Because of my love and adoration for Chief Emmanuel Iwuanyanwu, for years, I spent most of my Christmas season with him and his extremely accommodating family in his expansive Country home in Umuohii Atta, Ikeduru LGA of Imo State.
Chief Iwuanyanwu is an extremely highly detrabalize Nigerian patriot and a dedicated Soldier of Christ, through him, I became a worshipper at his Church, St Matthew Anglican Church, Atta, Ikeduru, and at the Church of the Transfiguration of our Lord (CATOL) in Owerri. I recalled with nostalgia how he supported his people to get the Anglican Diocese of Ikeduru. Where I equally joined other eminent Nigerians from the Diocese to the Bishop Conference at Ife Osun State, where the Diocese was pronounced.
Chief Emmanuel Iwuanyanwu equally introduced me into active politics, as a activist, he admonished and reawakening my consciousness and vibrancy to participate in the political process in order to change the society for good than seating on the fence.
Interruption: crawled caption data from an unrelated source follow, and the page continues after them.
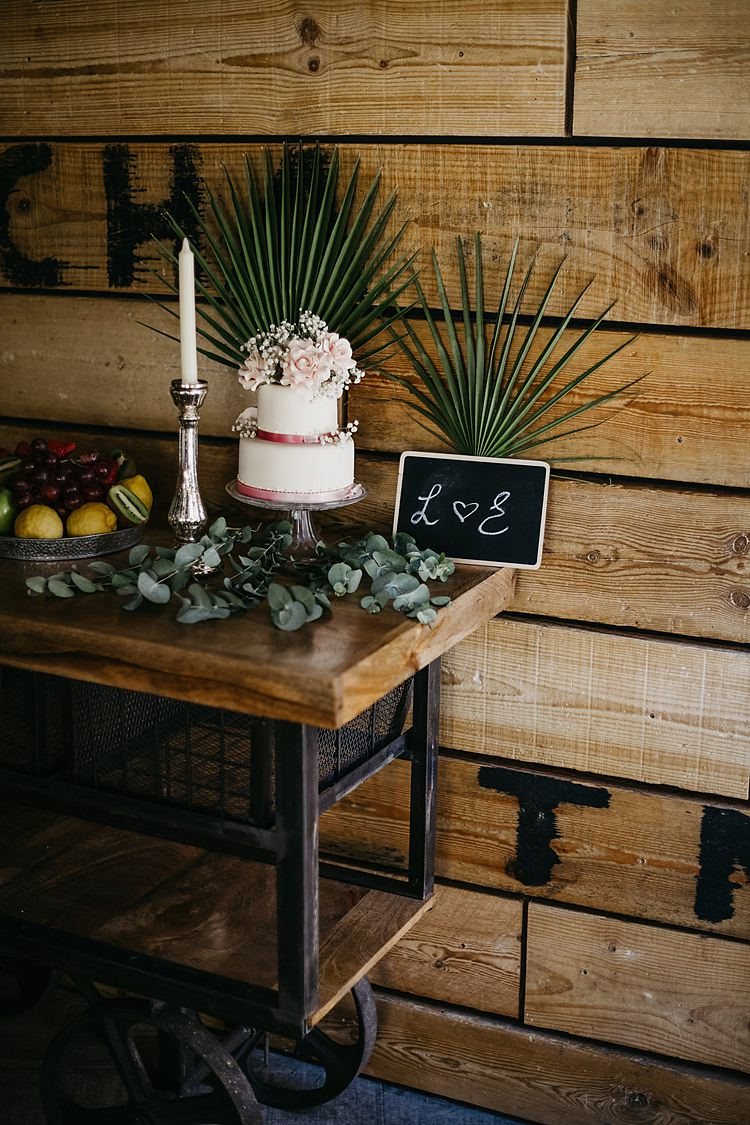 Cake Decor Whimsical Greenery Wedding Ideas Sea http://eglejo.lt/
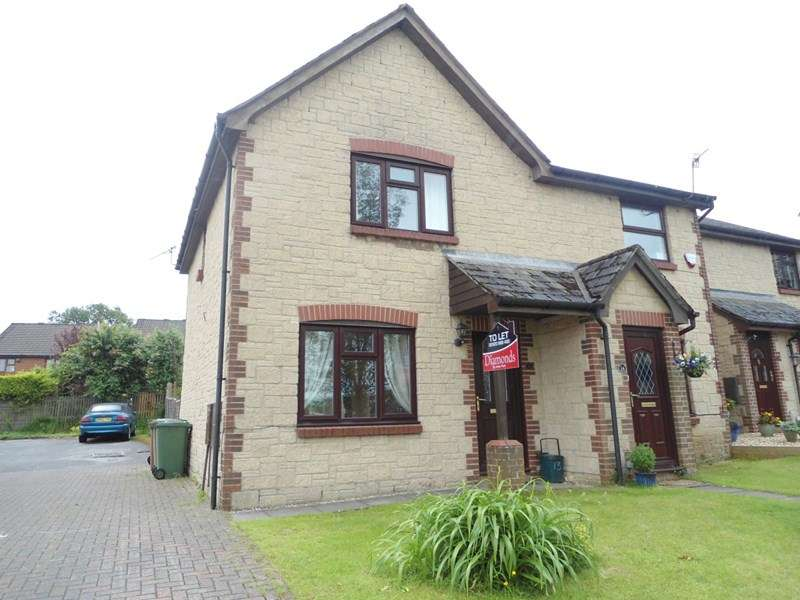 3 Bedrooms Semi Detached House for sale in Clos Llyswen, Brynsiriol
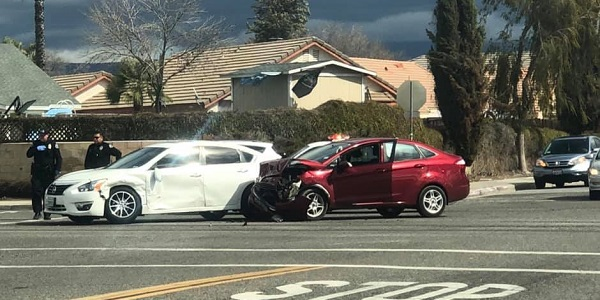 Two-vehicle Hemet wreck sends one to hospital
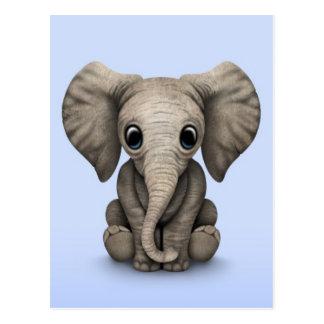 Niedliches Baby-Elefant-Kalb, das sich, hellblau Postkarte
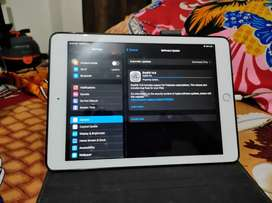 I Pad 6th Generation Wifi Only 32gb For 16500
Though he and his late friend and In law, His Eminence, Alhaji Azeez Arisekola Alao, the Aare Musulumi of Yoruba Land and the Aare of Ibadan Land tried, albeit unsuccessfully to put me forward as a Federal Legislator from Ibadan, Oyo State. After the failed attempt and the disappointment, Chief Iwuanyanwu invited me into his inner recess, where he gave me a quality lesson that has changed my life for good using himself as an example. He counselled and admonished me that, for me to be a successful social crusader, and a true voice for the oppressed. I should work hard to build a strong economic means, hence politics will only be a passion combined with my vocation.
With Chief Iwuanyanwu’s advice and through him, with absolute faith in the Almighty God, I have been able to build a good social base, a formidable politics structure and a strong economic means.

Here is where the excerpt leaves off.